You have been looking at the 18-55mm, yeah, they have one now with VR (vibration reduction) but you've been told by someone that "Aw, kit lenses aren't any good. You need to buy yourself that Canisony 16-24 f/4 with the gold-red ring around it. That's the ticket. You'll get wayyy better pictures that way." I seem to recall Iceman from Top Gun coughing something into his hand that sounded something like "full-kit". Really, that's how I heard it; plus what I actually heard isn't printable in this blog.

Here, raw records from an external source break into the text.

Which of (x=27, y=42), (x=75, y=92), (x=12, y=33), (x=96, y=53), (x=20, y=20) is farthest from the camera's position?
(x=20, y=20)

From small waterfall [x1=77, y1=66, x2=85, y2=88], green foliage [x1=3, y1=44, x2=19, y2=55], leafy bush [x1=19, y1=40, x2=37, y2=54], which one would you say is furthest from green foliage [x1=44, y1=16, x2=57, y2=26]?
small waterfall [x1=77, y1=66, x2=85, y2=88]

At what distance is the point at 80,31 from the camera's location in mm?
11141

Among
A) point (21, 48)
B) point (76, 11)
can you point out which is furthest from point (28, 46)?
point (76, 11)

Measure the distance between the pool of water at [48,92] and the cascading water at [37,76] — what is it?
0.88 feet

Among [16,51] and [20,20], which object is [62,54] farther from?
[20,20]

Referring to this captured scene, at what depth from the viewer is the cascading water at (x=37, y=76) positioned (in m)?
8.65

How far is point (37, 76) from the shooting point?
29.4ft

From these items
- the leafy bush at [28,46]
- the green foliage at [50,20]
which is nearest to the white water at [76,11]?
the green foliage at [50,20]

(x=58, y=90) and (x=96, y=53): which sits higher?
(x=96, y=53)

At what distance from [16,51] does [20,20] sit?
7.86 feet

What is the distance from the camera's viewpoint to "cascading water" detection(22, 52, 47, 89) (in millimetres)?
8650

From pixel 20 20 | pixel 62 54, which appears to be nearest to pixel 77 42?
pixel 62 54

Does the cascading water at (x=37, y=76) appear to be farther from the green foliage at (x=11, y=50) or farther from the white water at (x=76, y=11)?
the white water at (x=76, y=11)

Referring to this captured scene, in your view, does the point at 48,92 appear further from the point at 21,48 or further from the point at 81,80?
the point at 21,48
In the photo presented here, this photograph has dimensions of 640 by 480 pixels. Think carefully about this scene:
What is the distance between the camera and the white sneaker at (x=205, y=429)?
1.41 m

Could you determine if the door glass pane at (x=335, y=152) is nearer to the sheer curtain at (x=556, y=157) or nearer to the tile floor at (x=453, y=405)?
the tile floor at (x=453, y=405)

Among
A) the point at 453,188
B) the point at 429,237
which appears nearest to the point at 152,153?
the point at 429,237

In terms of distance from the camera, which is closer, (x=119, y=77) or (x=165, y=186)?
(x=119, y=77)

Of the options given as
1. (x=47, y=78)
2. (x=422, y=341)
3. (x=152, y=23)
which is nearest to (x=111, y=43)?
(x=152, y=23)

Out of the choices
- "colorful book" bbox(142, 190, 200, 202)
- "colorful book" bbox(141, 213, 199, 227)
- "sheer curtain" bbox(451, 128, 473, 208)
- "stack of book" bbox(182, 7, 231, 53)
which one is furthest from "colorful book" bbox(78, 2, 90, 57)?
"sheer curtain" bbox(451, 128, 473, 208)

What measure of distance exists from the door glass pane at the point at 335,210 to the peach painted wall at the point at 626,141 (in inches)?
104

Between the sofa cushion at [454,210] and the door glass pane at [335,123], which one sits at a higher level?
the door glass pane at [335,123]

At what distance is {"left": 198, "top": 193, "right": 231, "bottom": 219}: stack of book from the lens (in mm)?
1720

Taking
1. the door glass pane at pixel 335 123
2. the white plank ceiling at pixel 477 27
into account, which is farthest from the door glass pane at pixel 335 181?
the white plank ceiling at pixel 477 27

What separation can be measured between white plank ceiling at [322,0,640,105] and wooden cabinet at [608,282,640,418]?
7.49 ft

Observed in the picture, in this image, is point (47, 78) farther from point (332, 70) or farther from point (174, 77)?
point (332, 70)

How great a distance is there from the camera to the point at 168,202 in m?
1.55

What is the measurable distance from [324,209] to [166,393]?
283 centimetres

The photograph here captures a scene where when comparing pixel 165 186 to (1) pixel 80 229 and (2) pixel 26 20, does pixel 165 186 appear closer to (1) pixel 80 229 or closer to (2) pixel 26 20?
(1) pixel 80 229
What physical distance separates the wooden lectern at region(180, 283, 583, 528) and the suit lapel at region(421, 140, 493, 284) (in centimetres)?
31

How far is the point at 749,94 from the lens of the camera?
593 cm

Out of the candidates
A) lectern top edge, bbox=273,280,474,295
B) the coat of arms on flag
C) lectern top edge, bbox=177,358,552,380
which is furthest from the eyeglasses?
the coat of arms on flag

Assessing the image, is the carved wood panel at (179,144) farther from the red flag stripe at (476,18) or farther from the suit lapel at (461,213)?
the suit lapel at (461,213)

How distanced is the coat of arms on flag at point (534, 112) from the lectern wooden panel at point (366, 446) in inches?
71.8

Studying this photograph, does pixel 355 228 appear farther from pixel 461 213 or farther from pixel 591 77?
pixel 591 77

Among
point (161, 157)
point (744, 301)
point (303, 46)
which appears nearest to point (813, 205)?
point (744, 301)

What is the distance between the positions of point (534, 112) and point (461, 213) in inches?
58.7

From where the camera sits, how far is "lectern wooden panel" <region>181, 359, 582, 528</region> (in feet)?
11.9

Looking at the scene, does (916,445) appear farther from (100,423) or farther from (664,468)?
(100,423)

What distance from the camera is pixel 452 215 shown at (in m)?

But the question is: Can you get good photos with the 18-55mm. Now I have the VR-less 18-55mm V1. And it's performed just fine for me. Yes, a more expensive lens has better glass, but better glass will not help to create better pictures if you're just starting out. I used my kit lens which I got with the Nikon D50 ten years ago to learn the basics of composition and exposure. And can a kit lens produce an image just as well as a more expensive fixed aperture lens? In the hands of a knowledgeable photographer, yes. Because ultimately it is the knowledge that you learn during the course of your photography education that will allow you to use any lens that you put onto your camera to its best potential.
As a matter of fact, I went out walking today with my Nikon 18-55mm f/3.5-5.6 kit lens and photographed these images.
So? Is it the lens or is it the photographer? The kit lens is a starting point from which you utilize the kit lens to progress in photography knowledge. It is an entry point into creating images and like all entry-level kit lenses, it's not the quality of the kit lens that dictates the quality of the image, but what you can create with it. It is the doorway to how you see the world. Learn to use it.